A gene-based capture assay for surveying patterns of genetic diversity and insecticide resistance in a worldwide group of invasive mosquitoes

Abstract

Understanding patterns of diversification, genetic exchange, and pesticide resistance in arthropod disease vectors is necessary for effective population management. With the availability of next-generation sequencing technologies, one of the best approaches for surveying such patterns involves the simultaneous genotyping of many samples for a large number of genetic markers. To this end, the targeting of gene sequences of known function can be a cost-effective strategy. One insect group of substantial health concern are the mosquito taxa that make up the Culex pipiens complex. Members of this complex transmit damaging arboviruses and filariae worms to humans, as well as other pathogens such as avian malaria parasites that are detrimental to birds. Here we describe the development of a targeted, gene-based assay for surveying genetic diversity and population structure in this mosquito complex. To test the utility of this assay, we sequenced samples from several members of the complex, as well as from distinct populations of the relatively under-studied Culex quinquefasciatus. The data generated was then used to examine taxonomic divergence and population clustering between and within these mosquitoes. We also used this data to investigate genetic variants present in our samples that had previously been shown to correlate with insecticide-resistance. Broadly, our gene capture approach successfully enriched the genomic regions of interest, and proved effective for facilitating examinations of taxonomic divergence and geographic clustering within the Cx. pipiens complex. It also allowed us to successfully survey genetic variation associated with insecticide resistance in Culex mosquitoes. This enrichment protocol will be useful for future studies that aim to understand the genetic mechanisms underlying the evolution of these ubiquitous and increasingly damaging disease vectors.

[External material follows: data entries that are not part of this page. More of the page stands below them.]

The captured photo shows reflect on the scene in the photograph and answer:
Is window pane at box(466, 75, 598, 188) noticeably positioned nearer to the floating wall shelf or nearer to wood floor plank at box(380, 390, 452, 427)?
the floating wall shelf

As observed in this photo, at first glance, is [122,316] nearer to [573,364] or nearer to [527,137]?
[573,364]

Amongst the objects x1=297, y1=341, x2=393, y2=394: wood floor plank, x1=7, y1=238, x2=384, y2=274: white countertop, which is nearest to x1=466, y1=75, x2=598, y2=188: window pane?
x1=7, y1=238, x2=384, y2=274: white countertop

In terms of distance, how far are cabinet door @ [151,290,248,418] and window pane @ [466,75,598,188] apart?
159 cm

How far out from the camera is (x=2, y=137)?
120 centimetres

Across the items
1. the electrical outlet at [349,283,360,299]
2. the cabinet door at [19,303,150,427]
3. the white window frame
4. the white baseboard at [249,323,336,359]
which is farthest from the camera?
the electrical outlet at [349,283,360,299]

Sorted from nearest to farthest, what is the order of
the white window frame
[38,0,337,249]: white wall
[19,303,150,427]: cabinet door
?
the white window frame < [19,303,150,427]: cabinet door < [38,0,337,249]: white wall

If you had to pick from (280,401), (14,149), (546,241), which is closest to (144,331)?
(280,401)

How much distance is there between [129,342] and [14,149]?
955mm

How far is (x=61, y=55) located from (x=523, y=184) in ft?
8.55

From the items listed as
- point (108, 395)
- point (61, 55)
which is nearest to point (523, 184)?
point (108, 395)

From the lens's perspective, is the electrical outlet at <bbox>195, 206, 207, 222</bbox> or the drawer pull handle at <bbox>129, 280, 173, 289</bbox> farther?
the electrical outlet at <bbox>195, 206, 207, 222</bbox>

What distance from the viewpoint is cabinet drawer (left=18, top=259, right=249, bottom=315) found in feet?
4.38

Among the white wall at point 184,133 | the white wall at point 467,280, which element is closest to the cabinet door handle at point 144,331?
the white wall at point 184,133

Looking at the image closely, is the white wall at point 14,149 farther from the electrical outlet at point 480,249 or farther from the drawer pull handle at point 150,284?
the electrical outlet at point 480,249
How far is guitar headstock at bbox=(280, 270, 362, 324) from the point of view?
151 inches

Fig 1. Results of Principal Component Analyses.

Shown are the first and second principal components (PC1 & PC2) for all the Cx. pipiens complex samples (left panel) and just the Cx. quinquefasciatus samples (right panel). These analyses were performed with neutral, segregating variants. Taxonomic and population memberships were based on prior designations and collection location respectively.

Fig 2. All complex ADMIXTURE results.

Shown are the percent ancestry assignments (Q) for K values 2 through 7 based on our analysis of admixture. Sample designations are given on the left along with taxonomic designations.

Fig 3. Cx. quinquefasciatus ADMIXTURE results.

Shown are the percent ancestry assignments (Q) for K values 2 through 7 based on our analysis of admixture. Sample designations are given on the left along with population designations.

Fig 4. Maximum-likelihood phylogeny of samples.

A maximum-likelihood analysis of all samples using a transversional model of mutation with a gamma distribution of rate heterogeneity TVM + Γ; Tavaré, 1986 [71]. 100 bootstrap replicates of the analysis were performed and the bootstrap support for major nodes are shown in red. The colors correspond to the different taxonomic designations.